Our initial interview with Roberts indicated that “edge blending” would be used within Planet Ed (the editor) to ensure biomes blend accurately and without hard edges. More importantly, according to the team, edge blending will be leveraged to fuse surrounding biome rules and create more unique environments. Tracy elaborated:
"We're talking about [edge blending] a lot right now, so whatever I answer right now, guaranteed it's going to change. The thinking right now – just like Chris said, there's a distribution map. You could either use that to inform all your placement, but then you don't really get perfected blends. What you can do is – on the edges of the distribution map – you know where that ends, so you can actually do a certain distance that you're calling a blend distance. This is where one [biome] is blending into the other. The problem is [that] if you have a lot of biomes, the rules to blend those two are probably going to end up being pretty different.
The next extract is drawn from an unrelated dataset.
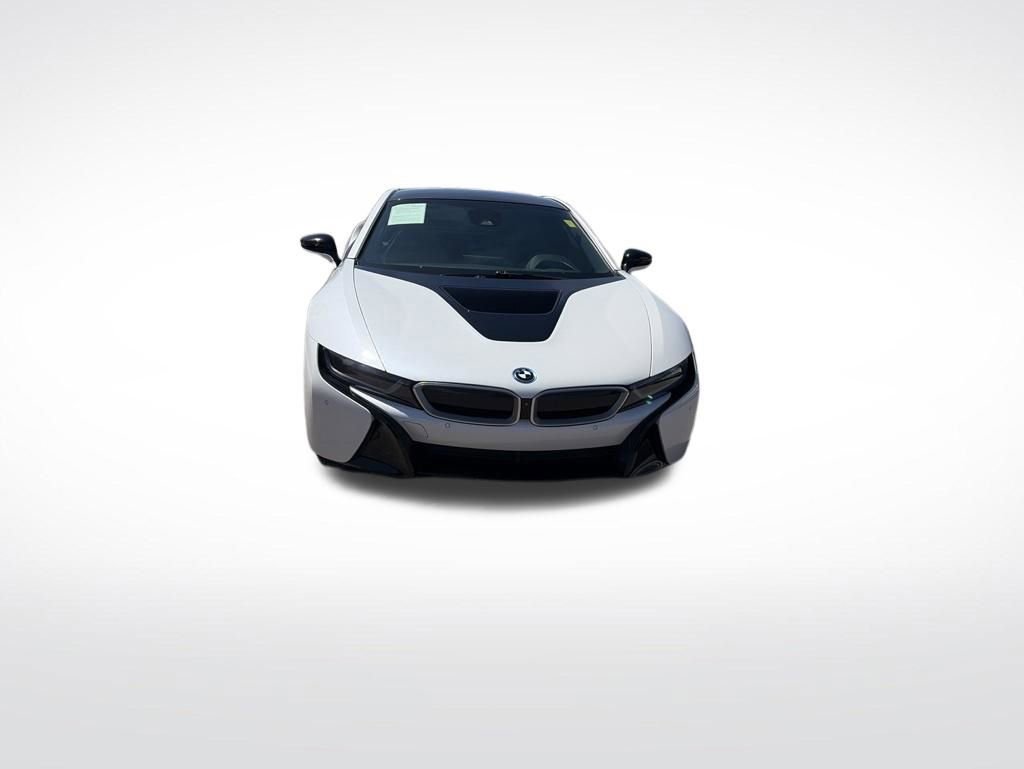 Used 2015 BMW i8 AWD/4WD image 8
"For terrain layer blending, it's pretty straight forward; we did that in the Crysis games. That's sort of a high-pass technique. We have a detail map that's grayscale then a low-detail that's more color. It's really easy to blend two grayscales together on top of a base color. Terrain layers are probably going to be really easy, it's the vegetation and the actual assets themselves. If you're blending from desert to jungle, it's kind of easy – just a little bit of grass at the edges, then you start doing trees. But when you start doing a mountain, versus jungle, versus city – what do you do? So, a lot of the rules are based on that distribution map. We're going to have a distance, that distance is variable based on whatever biome is blending to it. Right now, we're trying to make it so that the rules are robust enough that we get nice blends out of it, but not so complex that nobody will understand what's going on."
And, finally, Tracy confirmed for us that CitizenCon (Oct 9) will contain some of the V2 planets tech, including basic edge blending without support for large objects (yet).
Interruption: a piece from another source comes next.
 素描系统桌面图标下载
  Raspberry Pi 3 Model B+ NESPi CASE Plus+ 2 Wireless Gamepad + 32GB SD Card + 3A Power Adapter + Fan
Additional Coverage and a Reminder on Pre-Release Games
Check back on Wednesday, October 5 for part 2 of our interview with Sean Tracy. The next part will focus on thread and resource management, character technology, and a bit more. Note also that GamersNexus will be present at CitizenCon to cover the event.
As a reminder, this is a crowd-funded, incomplete game. GamersNexus takes the same stance with all pre-release games and pre-release hardware, including items which we preview ahead of launch: We recommend waiting to make purchases, especially larger purchases, until after a product has shipped and reviews or user reports are online. GamersNexus encourages that readers particularly interested in supporting a crowd-funded effort take the time to research the project beforehand, and that readers make an informed decision on any purchases. Remember that early access purchasing is a support system for developers to further fund a game, not a sale of a complete, finished product.
(Footnote: We know that the Star Citizen community is very eager to share content. We kindly remind readers that copying and pasting entire articles is damaging to a publication's ability to measure the success of content and remain in business, and thus damaging to the ability to fund future flights to make developer tours.)